MacMillan in his affidavit, there are 75 to 100 workers employed at the track leading up to the fall season, and he said those workers include those who live with mental disabilities and enjoy meaningful work in the industry.
She and MacMillan agreed the rat infestation needs to be controlled, but they said they have consulted exterminators who say it can be done without requiring the stables to be vacated for up to three months.
MacMillan said there’s no question the rats are a problem and he has seen 30 rats at a feeding trough while the horse stands in the corner. But he said he has managed rats at his own farm over the years and said the track operators should have acted sooner to control the infestation.

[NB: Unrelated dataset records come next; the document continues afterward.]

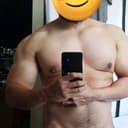 @user116486616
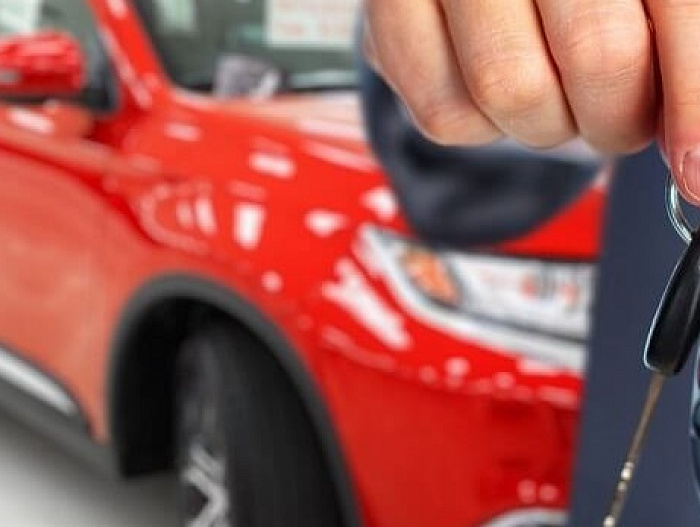 Как вернуть купленный автомобиль обратно в автосалон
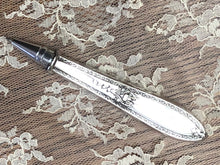 Load image into Gallery viewer, Silverware Pens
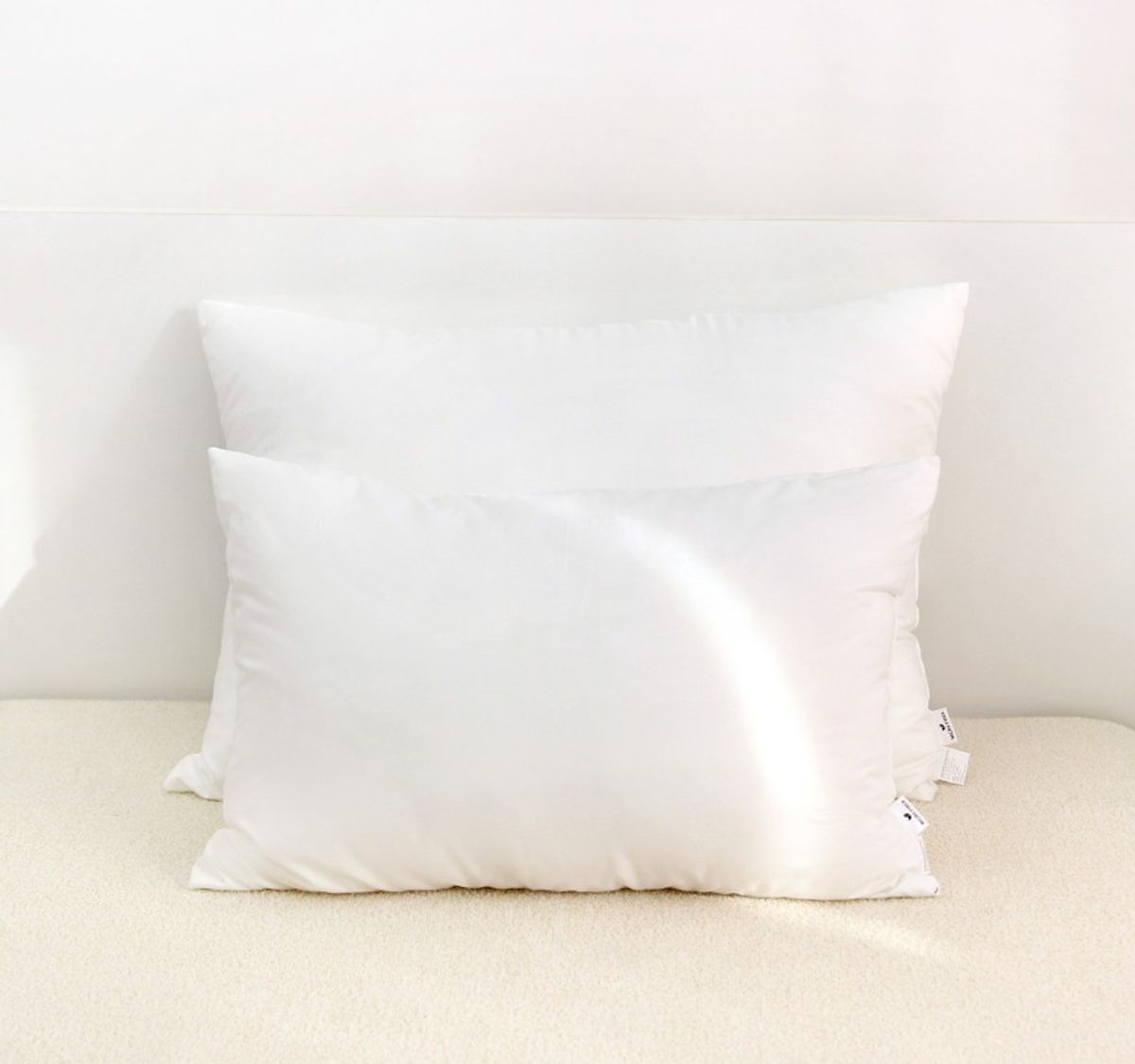 나라홈데코(NARAHOMEDECO) 코지엔 마이크로화이바 베개솜 (50x70)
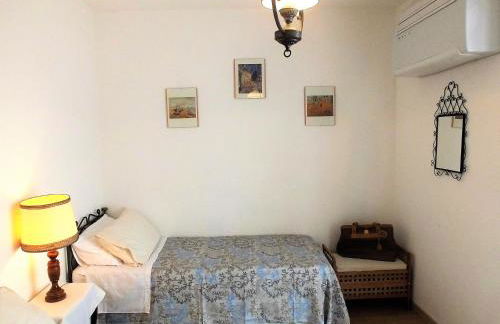 Casetta Clementina - Foto 24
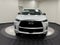 2027 INFINITI QX60 Luxe FWD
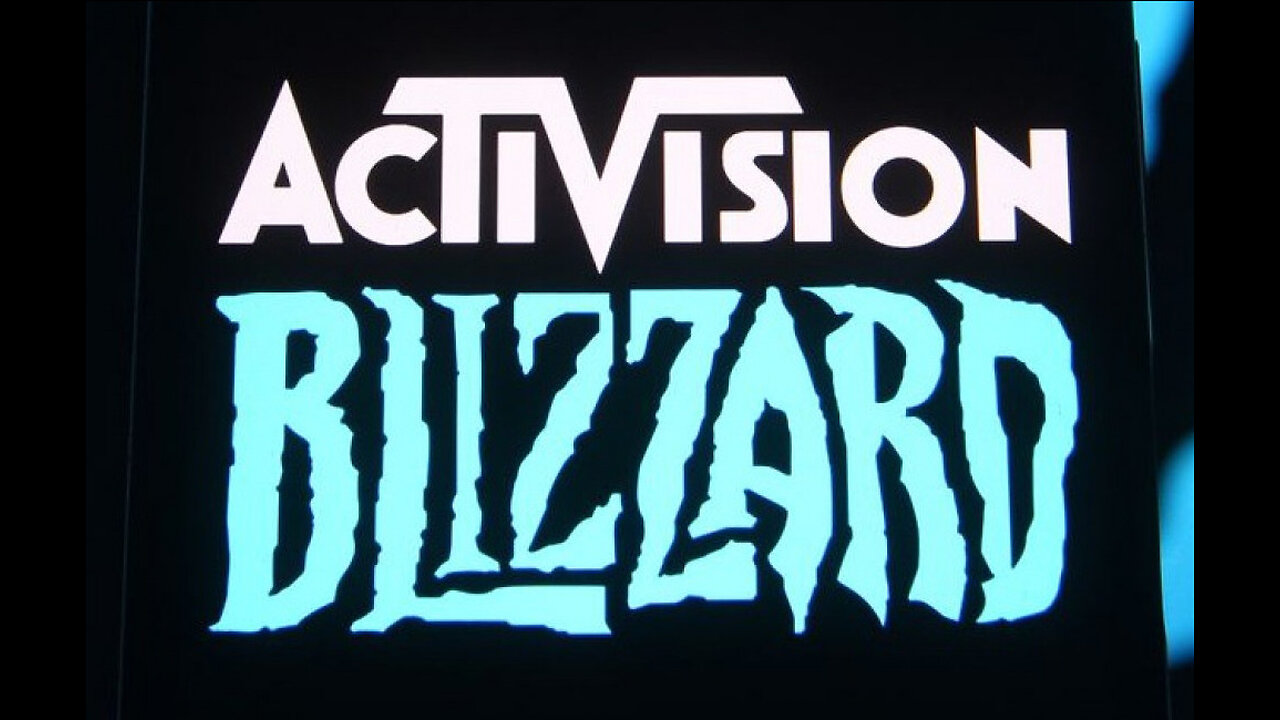 Microsoft Activision merger deadline extended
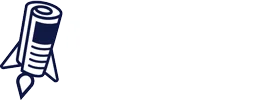 Rocket Daily News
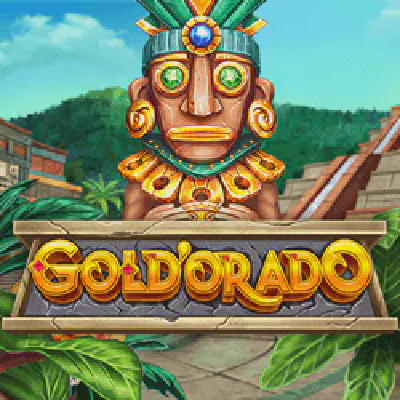 Goldorado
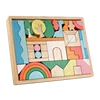 Creative Building Blocks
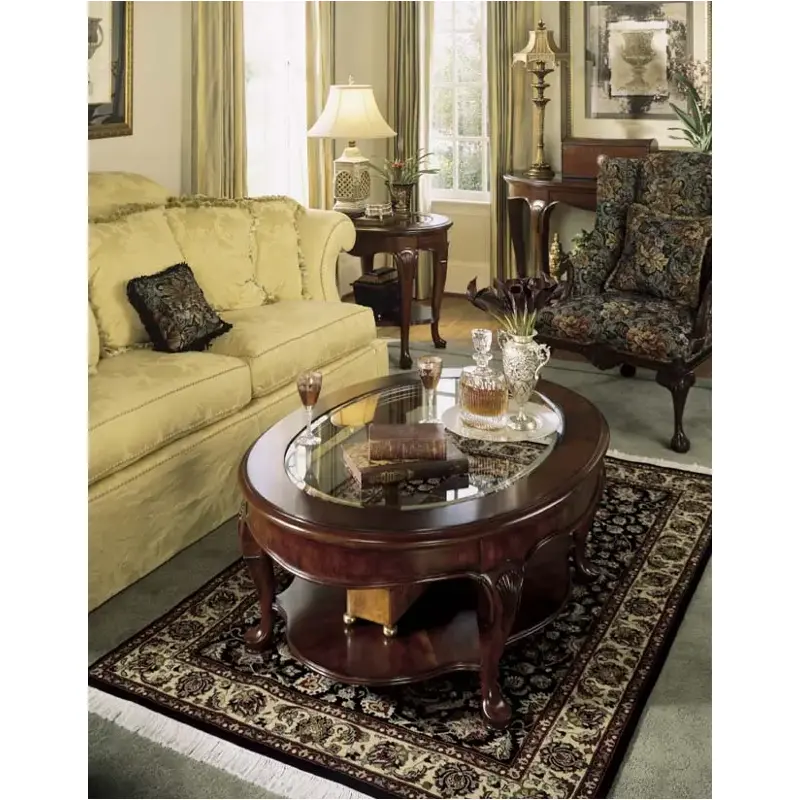 homelivingfurniture20260618061942912850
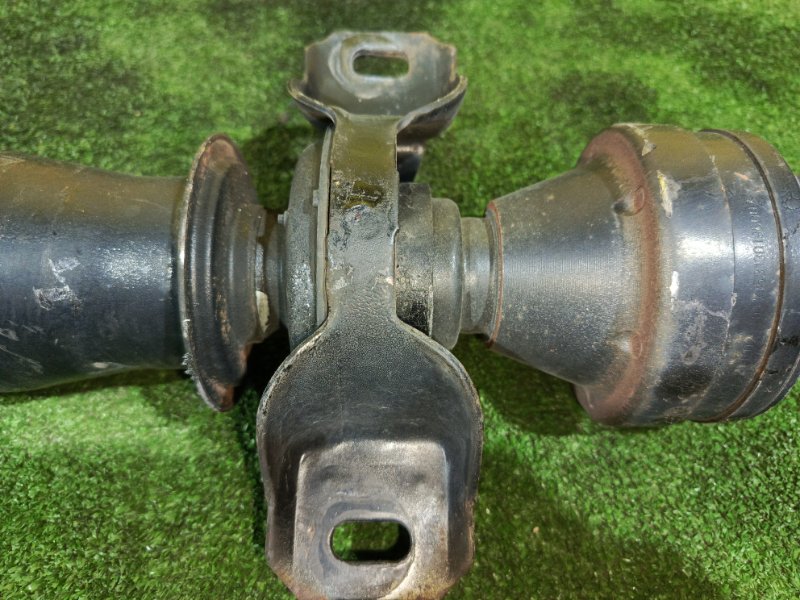 Карданный вал, 33000 рублей, Красноярск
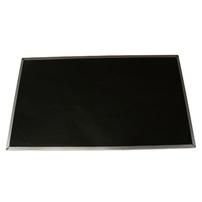 Img_9213958.jpg DISPLAY 15.6 FHD IPS NT 250 AG 01EP138, Display, 39.6 cm (15.6"), Full HD, Lenovo, THINKPAD-P50 - Image 1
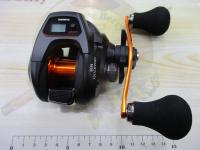 21バルケッタBB 150DH-HG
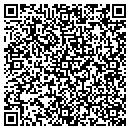 QR code with Cingular Wireless contacts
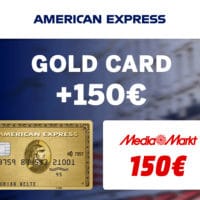 amex gold mediamarkt 150 thumb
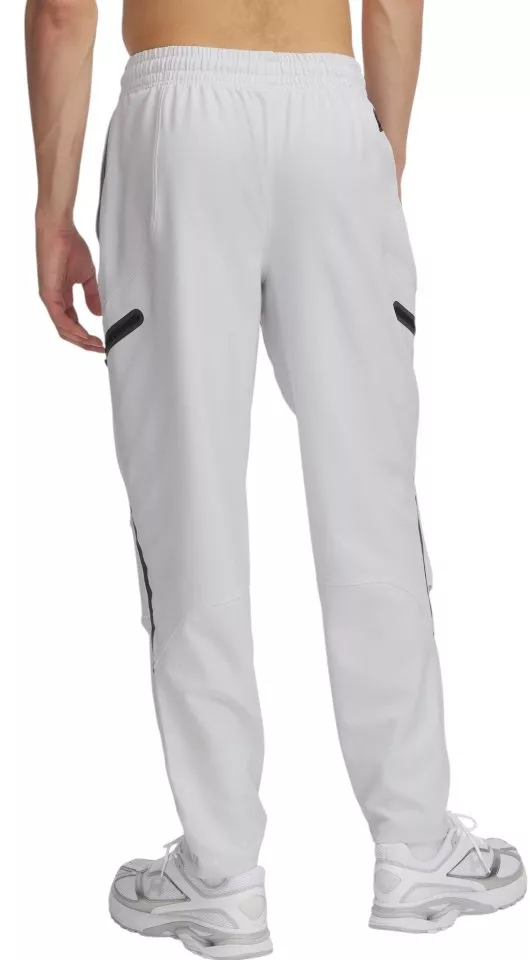 Pantaloni Under Armour UA Unstoppable Cargo Pant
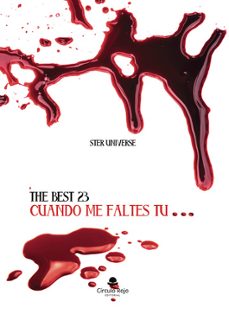 cuando me faltes tu-9788411895606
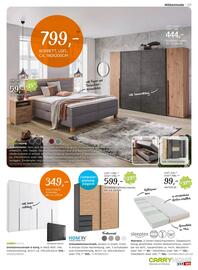 XXXLutz Prospekt Seite 7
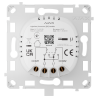 Ajax AJ-LIGHTCORE-CROSS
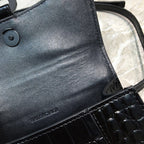 LO - BGA Bags - 1220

Neither of the named defendants, Orangeville Raceway and the Great Canadian Gaming Corp., have filed a response to the lawsuit.
Chuck Keeling, a vice-president of Great Canadian Entertainment, said in an email that he wouldn’t comment about the lawsuit, which he said was commenced “to seek to impede our pest control efforts.”
“We intend to vigorously defend the litigation so that we can ensure the health and safety of HRBC (Harness Racing B.C.) members, our team members and guests.”